Problems to work on -
1 – According to the thread below, which PDF libraries did the asker try for extracting the colorspaces?
2 – From the thread below, copy out the passage that begins with the words containing "I'm trying to" and ends with "into the scanner.".

** Opening Given text block **

Search code examples
pdfpdfboxcolor-spacepdfclown

Unable to extract cmyk colorspaces from pdf


I'm trying to extract colorspace data from pdf. I have a file with Pantone and CMYK colorspaces. When I extracted the colorspaces from PDF using any pdf library (I used pdfclown, pdfbox and icePdf), the output data consists only of Pantone colorspaces data but not even single info about CMYK colorspace. I examined the file in CorelDraw software, when I clicked on the colorspace it shows the exact colorspace value like (PANTONE 3735 C, C 0 M 50 Y 50 K 0 e.t.c). How can I extract all the colorspaces present in a pdf (Pantone/CMYK) ?

using (var file = new org.pdfclown.files.File(filePath))
{
       org.pdfclown.documents.Document document = file.Document;

       foreach (org.pdfclown.documents.Page page in document.Pages)
       {
             ContentScanner cs =  new ContentScanner(page); // Wraps the page contents into the scanner.

             System.Collections.Generic.List<org.pdfclown.documents.contents.colorSpaces.ColorSpace> list = cs.Contents.ContentContext.Resources.ColorSpaces.Values.ToList();
                    for (int i = 0; i < list.Count; i++)
                    {
                            // Print list of colorspaces available
                    }
        }
}

Sample PDF Document having CMYK and PANTONE Colors

Output from 'pdfclown' showing PANTONE and its alternative colorspaces:

screen shot


Solution

  • Original answer

    Unfortunately you don't show your code. But your screen shot looks like you merely look at the ColorSpace section of the page Resources. This does not suffice in a number of ways:

    • First of all, the colorspace resources are referenced by name from the content streams (cf. the Contents entry on your screen shot) to select colorspaces for stroking or filling. But there are some predefined names that do not need to be described in the resources, cf. the documentation of the CS operator:

      Set the current colour space to use for stroking operations. The operand name shall be a name object. If the colour space is one that can be specified by a name and no additional parameters (DeviceGray, DeviceRGB, DeviceCMYK, and certain cases of Pattern), the name may be specified directly. Otherwise, it shall be a name defined in the ColorSpace subdictionary of the current resource dictionary.

** Closing Given text block **
** Opening Material provided block **

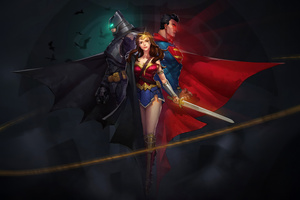 Gods Among Us Superman Batman And Wonder Woman Wallpaper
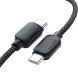Кабель ESSAGER Breeze Type-C to Type-C (100W, 1m) EXCTT1-WL01-P - Black (896385B). Фото 2 з 10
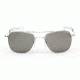 Randolph Aviator Bright Chrome Frame, Gray Glass Lens, Bright Chrome Frame, 55MM AF53611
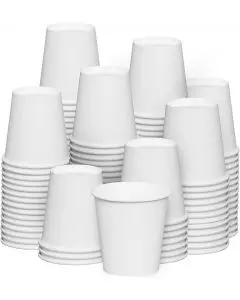 White, Paper, Cups, 100ml, Pack of 1000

** Closing Material provided block **

Answers by item number -
1 – pdfclown, pdfbox and icePdf

2 –
I'm trying to extract colorspace data from pdf. I have a file with Pantone and CMYK colorspaces. When I extracted the colorspaces from PDF using any pdf library (I used pdfclown, pdfbox and icePdf), the output data consists only of Pantone colorspaces data but not even single info about CMYK colorspace. I examined the file in CorelDraw software, when I clicked on the colorspace it shows the exact colorspace value like (PANTONE 3735 C, C 0 M 50 Y 50 K 0 e.t.c). How can I extract all the colorspaces present in a pdf (Pantone/CMYK) ?

using (var file = new org.pdfclown.files.File(filePath))
{
       org.pdfclown.documents.Document document = file.Document;

       foreach (org.pdfclown.documents.Page page in document.Pages)
       {
             ContentScanner cs =  new ContentScanner(page); // Wraps the page contents into the scanner.